Waving scissors above her head, Little Miao lectures us from the teaching platform. Miao has no problem ‘rejecting femininity’, as for years Miao has been as aggressive, foul-mouthed and unwashed as the roughest of boys. Shopkeepers call her ‘young man’, and children in the street call her ‘Elder Brother’. Proud to be a tomboy, Little Miao never corrects their mistake. And now, scissors in hand, she intends for the rest of us to ‘reject femininity’ too.

The long-haired girls go to Little Miao and she turns them into short-haired girls, one by one, hacking with the scissors, steely-eyed, as though hair itself is the enemy. The ‘revolutionary haircuts’ are awful, but who dares complain? Little Miao holds up every severed pigtail and we cheer as though they are enemy scalps. When it is my turn, Little Miao is vicious with me.

‘Times have changed, Daughter of a Rightist!’ she shouts, cutting away. ‘From now on, haircuts must be short, practical and revolutionary!’ When her scissors have done their worst, she shoves me off the teaching platform. ‘Not so pretty now, eh? Go weep some capitalist tears over your lovely bourgeois locks!’ she calls after me.

But Little Miao is wrong. I couldn’t care less about my hair. The only person who cares is you. As I go back to my desk, I catch you staring at my short and stubbly head with sad, sentimental eyes.

I want to laugh in your face. My hair is the least of my problems right now.

In July, Teacher Zhao shuffles back into class to go on trial for her counter-revolutionary crimes and we see she has lost weight and now has more salt than pepper in her hair. As Teacher Zhao stands before us in her thick spectacles and chalk-dusty Mao jacket, patched and patched again, I remember her passionate teachings about Communism and can’t shake the conviction that Teacher Zhao is a loyal Maoist from my mind.

‘Comrades!’ Long March yells. ‘Teacher Zhao is a traitor to the People’s Republic, and opposed to the correct policy of our Great Leader Chairman Mao! This meeting, on 16 July 1966, is to denounce Teacher Zhao and her anti-Party teachings. But before we start, let’s give Teacher Zhao a chance to confess her crimes.’

Confronted by the fury of her former students, Teacher Zhao is shaking.
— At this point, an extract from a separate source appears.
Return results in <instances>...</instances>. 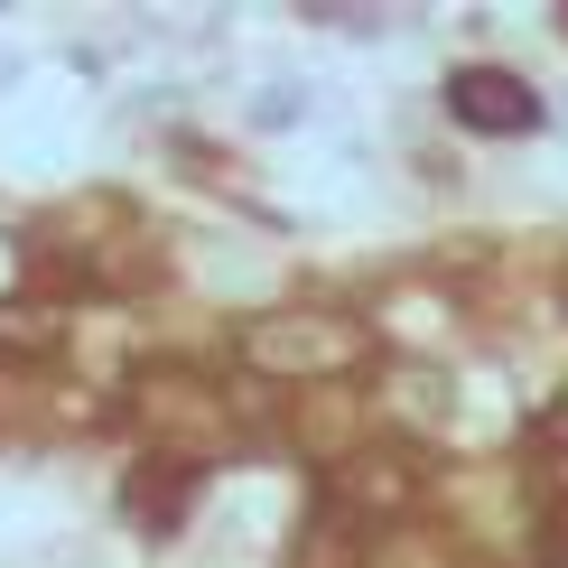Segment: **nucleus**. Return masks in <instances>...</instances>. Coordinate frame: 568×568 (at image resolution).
<instances>
[{"instance_id":"obj_1","label":"nucleus","mask_w":568,"mask_h":568,"mask_svg":"<svg viewBox=\"0 0 568 568\" xmlns=\"http://www.w3.org/2000/svg\"><path fill=\"white\" fill-rule=\"evenodd\" d=\"M447 112H457V131H485V140H523V131L550 122V103L513 65H457L447 75Z\"/></svg>"},{"instance_id":"obj_2","label":"nucleus","mask_w":568,"mask_h":568,"mask_svg":"<svg viewBox=\"0 0 568 568\" xmlns=\"http://www.w3.org/2000/svg\"><path fill=\"white\" fill-rule=\"evenodd\" d=\"M186 494H196V466H140V485H131V513H140V523H178V513H186Z\"/></svg>"}]
</instances>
But she speaks with her chin up, righteous and strong. ‘Comrades,’ she begins, ‘I am the daughter of poor peasants. My family background is revolutionary. My father fought the Japanese devils in the Eighth Route Army. My brother fought the American running dogs in the Korean War. I live a humble spinster’s life, devoted to the teaching and practice of Communism. I am not opposed to the Party, and I have never committed any crime. Therefore I have nothing to confess. Long live Chairman Mao!

‘Class Enemy Zhao!’ Long March shouts. ‘You are in contempt of the People’s Court! You must assume the correct attitude of repentance and confess!’

‘Down with Teacher Zhao!’ Red Star chants. ‘No leniency to those who won’t confess!’

The rest of the class chants with Red Star, banging on desk lids and scaring Teacher Zhao out of her wits. When the chanting stops, Long March reads Teacher Zhao her crimes — the findings of the Cultural Revolution Committee’s investigation into her teaching and conduct: ‘1. Teacher Zhao is a loyal running dog of the Nationalists. 2. Teacher Zhao is a Nationalist spy. 3. Teacher Zhao is part of the plot to overthrow the Communist Party by taking over the military.’